Your schema is the categories that you define and use to label your data. The schema you define is what you would see in the JSON output of the model when you deploy it. The schema is initially planned for then iterated over time. You can start a schema entirely from scratch or use a template provided for Duet if it fits your data. You can check the validity of the template schema from the Template Library tab. Learn more about building with templates .
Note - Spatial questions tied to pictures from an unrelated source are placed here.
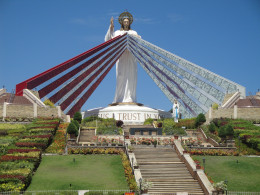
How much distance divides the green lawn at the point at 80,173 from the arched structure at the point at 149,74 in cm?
1636

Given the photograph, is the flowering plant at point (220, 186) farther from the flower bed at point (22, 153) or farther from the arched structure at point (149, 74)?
the arched structure at point (149, 74)

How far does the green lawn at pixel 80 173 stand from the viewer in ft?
75.5

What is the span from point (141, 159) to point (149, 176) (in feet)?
9.92

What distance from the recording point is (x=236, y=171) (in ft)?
87.1

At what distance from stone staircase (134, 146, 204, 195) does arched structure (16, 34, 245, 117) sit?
1432cm

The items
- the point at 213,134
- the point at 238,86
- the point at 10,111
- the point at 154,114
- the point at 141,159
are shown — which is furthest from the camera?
the point at 154,114

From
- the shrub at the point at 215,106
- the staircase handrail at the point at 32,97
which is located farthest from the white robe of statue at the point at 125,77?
the staircase handrail at the point at 32,97

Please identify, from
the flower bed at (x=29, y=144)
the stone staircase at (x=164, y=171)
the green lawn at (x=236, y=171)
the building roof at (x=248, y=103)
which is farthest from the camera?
the building roof at (x=248, y=103)

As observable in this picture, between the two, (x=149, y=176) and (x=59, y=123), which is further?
(x=59, y=123)

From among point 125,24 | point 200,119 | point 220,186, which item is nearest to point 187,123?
point 200,119

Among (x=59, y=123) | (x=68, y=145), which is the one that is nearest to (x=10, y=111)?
(x=59, y=123)

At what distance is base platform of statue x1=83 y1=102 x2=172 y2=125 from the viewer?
46406mm

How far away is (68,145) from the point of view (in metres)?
30.8

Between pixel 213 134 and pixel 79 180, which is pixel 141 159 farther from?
pixel 213 134
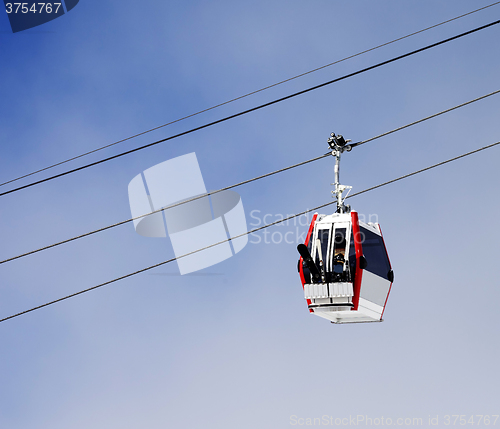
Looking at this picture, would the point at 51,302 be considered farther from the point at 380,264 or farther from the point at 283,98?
the point at 380,264

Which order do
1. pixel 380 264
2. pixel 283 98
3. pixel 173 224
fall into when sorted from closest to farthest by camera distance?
pixel 283 98
pixel 380 264
pixel 173 224

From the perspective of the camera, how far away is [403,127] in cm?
922

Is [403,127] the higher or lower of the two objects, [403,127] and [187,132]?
the lower

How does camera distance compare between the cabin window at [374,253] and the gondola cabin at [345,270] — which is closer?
the gondola cabin at [345,270]

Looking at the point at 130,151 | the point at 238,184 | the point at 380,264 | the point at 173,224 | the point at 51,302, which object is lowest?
the point at 51,302

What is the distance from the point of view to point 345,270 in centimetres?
1010

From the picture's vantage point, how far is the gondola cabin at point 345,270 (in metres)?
9.98

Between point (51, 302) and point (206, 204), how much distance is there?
37.1 ft

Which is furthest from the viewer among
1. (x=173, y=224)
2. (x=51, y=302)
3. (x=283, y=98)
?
(x=173, y=224)

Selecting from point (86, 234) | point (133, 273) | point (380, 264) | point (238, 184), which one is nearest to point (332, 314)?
point (380, 264)

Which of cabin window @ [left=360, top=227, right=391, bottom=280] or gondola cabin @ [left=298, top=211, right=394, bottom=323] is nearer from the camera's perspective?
gondola cabin @ [left=298, top=211, right=394, bottom=323]

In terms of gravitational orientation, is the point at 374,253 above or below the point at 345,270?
above

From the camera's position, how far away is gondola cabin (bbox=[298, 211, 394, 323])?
9.98 metres

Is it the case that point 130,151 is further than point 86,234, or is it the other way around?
point 130,151
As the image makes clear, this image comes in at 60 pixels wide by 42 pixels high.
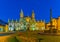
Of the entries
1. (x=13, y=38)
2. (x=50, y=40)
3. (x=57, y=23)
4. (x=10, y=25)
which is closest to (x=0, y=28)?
(x=10, y=25)

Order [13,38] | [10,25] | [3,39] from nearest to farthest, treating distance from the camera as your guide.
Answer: [3,39] < [13,38] < [10,25]

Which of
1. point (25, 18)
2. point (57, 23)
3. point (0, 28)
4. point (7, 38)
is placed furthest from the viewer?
point (25, 18)

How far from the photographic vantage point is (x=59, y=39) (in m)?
10.5

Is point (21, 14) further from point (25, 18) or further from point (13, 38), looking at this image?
point (13, 38)

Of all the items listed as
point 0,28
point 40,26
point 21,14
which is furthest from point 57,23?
point 21,14

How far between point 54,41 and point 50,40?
285 millimetres

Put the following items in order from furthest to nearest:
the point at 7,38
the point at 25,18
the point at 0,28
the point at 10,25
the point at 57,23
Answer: the point at 25,18, the point at 10,25, the point at 0,28, the point at 57,23, the point at 7,38

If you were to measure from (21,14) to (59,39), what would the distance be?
55.9 meters

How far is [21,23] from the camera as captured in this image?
62125 millimetres

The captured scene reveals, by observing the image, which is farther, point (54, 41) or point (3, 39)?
point (3, 39)

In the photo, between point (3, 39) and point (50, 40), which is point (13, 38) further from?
point (50, 40)

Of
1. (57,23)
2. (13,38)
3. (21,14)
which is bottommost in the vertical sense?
(13,38)

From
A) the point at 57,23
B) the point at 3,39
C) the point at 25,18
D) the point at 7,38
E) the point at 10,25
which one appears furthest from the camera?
the point at 25,18

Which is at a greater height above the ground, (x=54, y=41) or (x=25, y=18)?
(x=25, y=18)
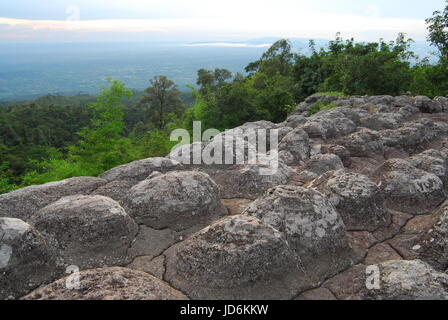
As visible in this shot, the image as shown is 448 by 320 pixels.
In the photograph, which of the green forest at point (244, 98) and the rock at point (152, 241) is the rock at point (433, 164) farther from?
the green forest at point (244, 98)

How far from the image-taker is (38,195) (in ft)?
14.0

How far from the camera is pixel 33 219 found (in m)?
3.31

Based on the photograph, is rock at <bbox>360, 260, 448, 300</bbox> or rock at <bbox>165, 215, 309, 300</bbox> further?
rock at <bbox>165, 215, 309, 300</bbox>

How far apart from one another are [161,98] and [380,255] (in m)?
52.7

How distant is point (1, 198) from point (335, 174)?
391cm

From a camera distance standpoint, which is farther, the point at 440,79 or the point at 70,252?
the point at 440,79

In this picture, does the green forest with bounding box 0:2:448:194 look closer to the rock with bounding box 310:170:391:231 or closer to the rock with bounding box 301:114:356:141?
the rock with bounding box 301:114:356:141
In machine learning, it is challenging to come up with a labeling schema (e.g. your customer support categories) without having seen enough examples of the documents in your data you want to analyze. The classical way of discovering the schema is to look at some samples of the data and decide one such initial schema, write some annotation guidelines based on what you have seen in the sample data and send it to some human annotators to label the data. The human annotators usually discover new patterns in the data that they cannot label in accordance with the annotation guidelines. The human annotators also get confused and introduce noisy labels. In this situation, the annotators go back to the product manager asking for guidance who in turn changes the schema based on the newly discovered patterns. The annotators must start labeling from scratch against the new data schema. This process is quite lengthy, erroneous and costly.
Duet presents a unique solution to this problem by enabling users to build their schema incrementally as they explore the data. Duet enables users to define their custom hierarchical schemas where they can add, delete, rename, or move nodes without losing their previous labeling work. This unique capability applies throughout the lifecycle of the model even after the model is deployed. Duet users can leverage the feedback loop in the system to update their models after deployment based on the real traffic received by the model. This enables models to adapt to changes in data distribution.